Wednesday, 20 November 2019 - 12:28 | Views - 45

lIt's the most irrationally reviled garment in menswear. But is this going to be the summer when we finally embrace short-sleeved shirts, asks Luke Leitch

Take a full set of buttons that tumbles from clavicle to belt buckle. Add a collar. And then subtract at least 50 per cent of the sleeves. What does that equal? The most irrationally reviled garment in menswear.

In a world where onesies and wifebeaters pass muster as items of male attire, the short-sleeved, buttoned-up shirt remains mystifyingly controversial. Polo shirts are normal. T-shirts are youthful. Full shirts are smart. But the short-sleeved, buttoned-up shirt is a pariah.

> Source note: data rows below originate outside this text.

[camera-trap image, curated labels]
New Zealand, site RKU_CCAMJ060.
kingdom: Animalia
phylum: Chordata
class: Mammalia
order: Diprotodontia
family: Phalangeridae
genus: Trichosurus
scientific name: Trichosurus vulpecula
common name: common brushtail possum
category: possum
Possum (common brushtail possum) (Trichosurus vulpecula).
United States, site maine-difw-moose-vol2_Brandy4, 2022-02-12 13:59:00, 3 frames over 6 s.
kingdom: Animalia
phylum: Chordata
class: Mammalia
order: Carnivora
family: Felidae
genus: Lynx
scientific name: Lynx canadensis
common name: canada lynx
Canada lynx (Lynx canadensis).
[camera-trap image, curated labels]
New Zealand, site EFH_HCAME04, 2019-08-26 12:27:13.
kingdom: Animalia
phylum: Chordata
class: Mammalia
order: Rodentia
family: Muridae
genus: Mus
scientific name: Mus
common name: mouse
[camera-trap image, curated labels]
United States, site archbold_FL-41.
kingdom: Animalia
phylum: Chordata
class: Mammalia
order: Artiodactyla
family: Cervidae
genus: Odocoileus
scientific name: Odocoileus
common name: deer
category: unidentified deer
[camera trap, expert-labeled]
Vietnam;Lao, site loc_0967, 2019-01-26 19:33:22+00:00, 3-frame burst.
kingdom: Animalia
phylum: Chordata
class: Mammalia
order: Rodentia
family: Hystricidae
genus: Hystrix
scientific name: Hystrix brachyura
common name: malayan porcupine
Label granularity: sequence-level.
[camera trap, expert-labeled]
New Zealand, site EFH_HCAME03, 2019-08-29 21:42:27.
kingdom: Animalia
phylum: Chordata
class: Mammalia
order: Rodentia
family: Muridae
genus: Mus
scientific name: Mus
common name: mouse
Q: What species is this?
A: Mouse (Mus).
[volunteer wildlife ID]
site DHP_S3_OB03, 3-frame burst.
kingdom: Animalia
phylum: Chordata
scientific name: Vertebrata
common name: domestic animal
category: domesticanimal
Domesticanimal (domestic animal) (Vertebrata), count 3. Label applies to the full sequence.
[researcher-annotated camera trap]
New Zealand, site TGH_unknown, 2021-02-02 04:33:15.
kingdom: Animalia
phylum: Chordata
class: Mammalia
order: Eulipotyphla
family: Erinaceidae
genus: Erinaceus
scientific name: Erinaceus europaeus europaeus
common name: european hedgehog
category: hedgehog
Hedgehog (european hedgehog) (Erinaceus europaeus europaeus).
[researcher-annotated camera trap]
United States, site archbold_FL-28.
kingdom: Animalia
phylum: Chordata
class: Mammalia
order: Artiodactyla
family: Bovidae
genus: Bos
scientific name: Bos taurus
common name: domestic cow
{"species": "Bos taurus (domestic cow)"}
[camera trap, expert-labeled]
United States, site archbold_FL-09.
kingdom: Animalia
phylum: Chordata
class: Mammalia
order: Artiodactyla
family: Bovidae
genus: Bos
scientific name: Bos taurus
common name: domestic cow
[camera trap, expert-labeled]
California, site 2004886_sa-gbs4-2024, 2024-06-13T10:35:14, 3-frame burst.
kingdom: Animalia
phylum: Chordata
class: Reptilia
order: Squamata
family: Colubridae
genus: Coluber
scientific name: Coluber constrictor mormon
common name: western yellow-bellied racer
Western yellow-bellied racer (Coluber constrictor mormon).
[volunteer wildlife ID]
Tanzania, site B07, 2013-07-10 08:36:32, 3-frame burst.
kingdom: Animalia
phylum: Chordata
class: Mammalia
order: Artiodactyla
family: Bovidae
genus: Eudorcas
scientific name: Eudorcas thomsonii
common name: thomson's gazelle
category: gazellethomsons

Even the most obtuse menswear snobs don’t know exactly why this shirt is so frowned upon, but all agree that it is. The perennial summer work-wear debate – can you wear this shirt and look businesslike? – invariably concludes that it’s only for the brave or the office boy. On screen, especially when teamed with a tie, it is variously a shorthand for stupid (Homer Simpson), psychotic (Michael Douglas in Falling Down) or spectacularly geeky (The IT Crowd’s Moss).

So deep-rooted is our cultural prejudice against short-sleeved buttoned-up shirts, that every female member of The Telegraph Fashion department (that’s everyone but me) cruelly twisted their lips in scorn when asked to assess them – even though the fashion industry is making a concerted rehabilitation effort this summer. Designers with proper clout (Paul Smith, Prada, Bottega Veneta and Alexander McQueen among them) are all pushing the short sleeve – but ridding it of its woman-repelling, Zeta-male aura demands a more profound reputational deep clean.

Even the designers seem to know this: The Belgian designer Walter Van Beirendonck teamed his jazzily ruffle-cuffed catwalk short sleeve with what resembled a Wehrmacht helmet – either to deflect the criticism, or to trump the shirt in the ''things you’d be better off not wearing’’ stakes.

It’s a shame because these shirts are pleasant to wear. They’re breezy, far cooler (temperature-wise) than rolling up your sleeves, yet much more stolidly polite than the lazily sagging pique of the polo shirt.

Perhaps it is this tension between the informality of the short-sleeve and the smartness of the collar/button combo that is the root the prejudice. To evade that juxtaposition, short-sleeved shirt wearers often resort to print, making this shirt the only item of male clothing that is easier to wear in a floral pattern than plain.